An image representation of the computational infrastructure presented. Spontaneous reporting data is processed on grid computing systems to generate an adverse event database (lower left) with a web front-end (lower right) which has an on-demand interface (top center) to request drug combination adverse reactions. User queries are handled by a set of middleware tools and Agave API (bottom center).
What would make someone choose this solution over another?
I think this is a good approach to bring in the projects that traditionally used HPC resources in various manual ways. Many components can be wrapped into web services, and they can be exposed and orchestrated in web-based frameworks. For the nSides project, we developed a robust searchable shared-usage gateway to the OSG resources. This gateway uses a three-tiered architecture consisting of browser-based user interfaces on the front end, the OSG job submission system on the back end, and middleware to facilitate communication between the other two components. We deploy the user interfaces using an application written using the Python Flask framework, which then accesses a variety of web services that constitute the middle tier of the gateway. These web services are arranged in a way that allows a heterogeneous collection of resources to be accessed remotely in a uniform fashion. Additionally, we bundled the user interface front end alongside a RESTful Web API that allows authenticated users to submit jobs programmatically. This API is implemented using the Agave tenant service, which is a cloud-based API system designed for developing APIs to be used for scientific computing. The Agave job API manages all aspects of job execution and management, including data staging, job submission, job monitoring, output archiving, event logging, sharing, and notifications.
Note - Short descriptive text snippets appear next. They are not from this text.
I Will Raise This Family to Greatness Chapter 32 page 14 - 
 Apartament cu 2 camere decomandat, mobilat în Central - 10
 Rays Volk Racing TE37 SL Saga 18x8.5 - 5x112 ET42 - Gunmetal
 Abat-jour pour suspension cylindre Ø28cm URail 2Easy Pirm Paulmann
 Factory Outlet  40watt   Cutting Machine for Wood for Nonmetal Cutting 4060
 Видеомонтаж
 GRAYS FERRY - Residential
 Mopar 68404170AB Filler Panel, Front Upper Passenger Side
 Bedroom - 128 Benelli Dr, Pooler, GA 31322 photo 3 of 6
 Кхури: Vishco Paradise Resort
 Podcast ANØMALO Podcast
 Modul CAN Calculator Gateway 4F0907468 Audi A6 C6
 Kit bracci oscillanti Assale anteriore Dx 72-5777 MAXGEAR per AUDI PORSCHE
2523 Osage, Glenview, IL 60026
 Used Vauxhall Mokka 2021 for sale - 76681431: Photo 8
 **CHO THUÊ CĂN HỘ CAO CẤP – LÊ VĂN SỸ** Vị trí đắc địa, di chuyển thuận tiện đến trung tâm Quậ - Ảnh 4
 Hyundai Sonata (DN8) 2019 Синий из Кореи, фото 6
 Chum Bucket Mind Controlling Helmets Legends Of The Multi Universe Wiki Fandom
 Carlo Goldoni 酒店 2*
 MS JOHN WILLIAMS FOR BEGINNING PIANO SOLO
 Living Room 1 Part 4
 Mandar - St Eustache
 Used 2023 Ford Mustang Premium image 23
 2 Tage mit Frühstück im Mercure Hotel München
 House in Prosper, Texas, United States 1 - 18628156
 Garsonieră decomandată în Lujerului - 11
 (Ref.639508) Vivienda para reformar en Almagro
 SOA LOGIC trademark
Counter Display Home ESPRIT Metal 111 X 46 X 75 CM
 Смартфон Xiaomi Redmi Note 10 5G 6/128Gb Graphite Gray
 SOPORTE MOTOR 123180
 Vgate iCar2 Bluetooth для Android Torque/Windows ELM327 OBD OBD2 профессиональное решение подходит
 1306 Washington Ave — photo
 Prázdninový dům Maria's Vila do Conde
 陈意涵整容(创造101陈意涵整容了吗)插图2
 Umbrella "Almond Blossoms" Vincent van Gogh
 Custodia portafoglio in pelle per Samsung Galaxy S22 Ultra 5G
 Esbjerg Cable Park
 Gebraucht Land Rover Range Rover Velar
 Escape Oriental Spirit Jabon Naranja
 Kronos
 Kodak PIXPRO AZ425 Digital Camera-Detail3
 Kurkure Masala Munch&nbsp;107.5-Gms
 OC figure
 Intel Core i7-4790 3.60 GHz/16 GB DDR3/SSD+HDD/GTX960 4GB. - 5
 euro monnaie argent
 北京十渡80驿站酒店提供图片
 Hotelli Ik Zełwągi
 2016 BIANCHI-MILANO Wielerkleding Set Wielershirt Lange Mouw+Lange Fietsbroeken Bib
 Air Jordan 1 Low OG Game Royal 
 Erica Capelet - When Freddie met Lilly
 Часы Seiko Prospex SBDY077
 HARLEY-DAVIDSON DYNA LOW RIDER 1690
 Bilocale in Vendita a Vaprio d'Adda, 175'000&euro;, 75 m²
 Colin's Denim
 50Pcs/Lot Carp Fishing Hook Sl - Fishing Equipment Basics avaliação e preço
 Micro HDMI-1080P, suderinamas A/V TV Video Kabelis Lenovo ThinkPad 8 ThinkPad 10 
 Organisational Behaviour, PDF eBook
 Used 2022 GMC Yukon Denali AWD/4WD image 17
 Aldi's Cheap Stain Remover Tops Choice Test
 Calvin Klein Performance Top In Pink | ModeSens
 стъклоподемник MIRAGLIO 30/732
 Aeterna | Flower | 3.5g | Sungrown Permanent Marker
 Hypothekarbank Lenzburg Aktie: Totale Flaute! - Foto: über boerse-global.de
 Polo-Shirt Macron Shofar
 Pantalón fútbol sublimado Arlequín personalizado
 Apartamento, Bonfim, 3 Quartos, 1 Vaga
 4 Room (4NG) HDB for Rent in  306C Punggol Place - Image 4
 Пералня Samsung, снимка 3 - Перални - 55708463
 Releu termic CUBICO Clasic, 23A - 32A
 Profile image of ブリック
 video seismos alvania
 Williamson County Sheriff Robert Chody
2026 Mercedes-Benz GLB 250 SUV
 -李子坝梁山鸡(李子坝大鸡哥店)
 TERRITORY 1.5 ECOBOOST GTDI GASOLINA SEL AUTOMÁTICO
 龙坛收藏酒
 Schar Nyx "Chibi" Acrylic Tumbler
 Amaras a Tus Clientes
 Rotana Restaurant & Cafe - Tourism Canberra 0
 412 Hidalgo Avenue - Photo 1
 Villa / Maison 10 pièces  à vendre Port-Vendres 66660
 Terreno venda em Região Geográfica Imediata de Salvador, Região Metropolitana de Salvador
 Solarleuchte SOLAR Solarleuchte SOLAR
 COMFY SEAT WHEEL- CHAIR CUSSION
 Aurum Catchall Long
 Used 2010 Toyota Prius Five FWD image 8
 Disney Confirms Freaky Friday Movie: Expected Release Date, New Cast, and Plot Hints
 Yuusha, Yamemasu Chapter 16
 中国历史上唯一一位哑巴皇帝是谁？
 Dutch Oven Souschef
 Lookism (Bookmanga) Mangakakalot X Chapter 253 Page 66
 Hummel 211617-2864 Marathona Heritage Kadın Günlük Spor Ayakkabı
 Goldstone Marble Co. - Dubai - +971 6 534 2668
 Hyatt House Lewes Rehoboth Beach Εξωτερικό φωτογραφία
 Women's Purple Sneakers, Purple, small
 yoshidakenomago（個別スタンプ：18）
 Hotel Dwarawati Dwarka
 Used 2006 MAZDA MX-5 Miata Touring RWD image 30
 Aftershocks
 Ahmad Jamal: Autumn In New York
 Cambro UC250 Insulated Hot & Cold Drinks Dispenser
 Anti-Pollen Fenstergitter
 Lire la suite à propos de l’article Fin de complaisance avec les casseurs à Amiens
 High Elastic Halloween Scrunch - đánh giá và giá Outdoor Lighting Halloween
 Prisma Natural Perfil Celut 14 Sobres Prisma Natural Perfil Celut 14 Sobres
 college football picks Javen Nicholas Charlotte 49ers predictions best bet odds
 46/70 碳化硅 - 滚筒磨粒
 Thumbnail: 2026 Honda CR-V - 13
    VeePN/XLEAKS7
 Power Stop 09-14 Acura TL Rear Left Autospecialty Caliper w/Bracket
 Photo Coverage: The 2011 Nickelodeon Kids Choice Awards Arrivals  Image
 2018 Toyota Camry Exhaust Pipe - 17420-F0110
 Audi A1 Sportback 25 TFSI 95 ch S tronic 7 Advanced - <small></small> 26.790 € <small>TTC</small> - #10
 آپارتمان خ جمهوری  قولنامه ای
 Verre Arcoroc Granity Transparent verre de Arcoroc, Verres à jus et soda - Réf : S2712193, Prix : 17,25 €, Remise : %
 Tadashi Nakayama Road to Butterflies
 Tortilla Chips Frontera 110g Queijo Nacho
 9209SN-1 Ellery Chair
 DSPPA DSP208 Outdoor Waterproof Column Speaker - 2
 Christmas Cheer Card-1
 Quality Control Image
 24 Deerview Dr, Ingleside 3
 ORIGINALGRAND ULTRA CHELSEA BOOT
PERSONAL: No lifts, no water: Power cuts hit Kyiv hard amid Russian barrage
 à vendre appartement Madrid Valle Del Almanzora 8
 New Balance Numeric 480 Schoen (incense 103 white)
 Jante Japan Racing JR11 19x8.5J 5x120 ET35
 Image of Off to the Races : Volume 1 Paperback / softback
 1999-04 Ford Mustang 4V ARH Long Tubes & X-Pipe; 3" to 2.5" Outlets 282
- Agave ToGo is a full-featured, open source reference web application that allows you to leverage the data, computation, and collaboration features of the Agave platform. It can be used by gateway developers to test the platform, build custom integrations, and develop Agave services. On Agave ToGo, the nSides project is using the Agave public tenant service hosted by the Texas Advanced Computing Center (TACC). First, you need to sign up on Agave ToGo app, and then log into it. Next, we created Agave systems service for storing codes and data, and executing codes on OSG. Additionally, the Agave software development kit (SDK) and command line interface (CLI) tools are also available for gateway developers.
- Using nSides code scripts, we developed the Agave wrapper template script that specifies inputs and parameters for the job, and submits and monitors condor DAG (Directed Acyclic Graph) jobs. This script that is forked at the command line is registered as an Agave app service and run through the Agave Jobs service, in order to run the code on OSG and populate the job outputs.
- These developed Agave REST APIs were fully integrated with the nSides gateway (Python flask web framework), including Agave authentication and authorization services. Agave authorization service follows a fully compliant OAuth2 implementation and the generated access token is used for invoking the Agave APIs.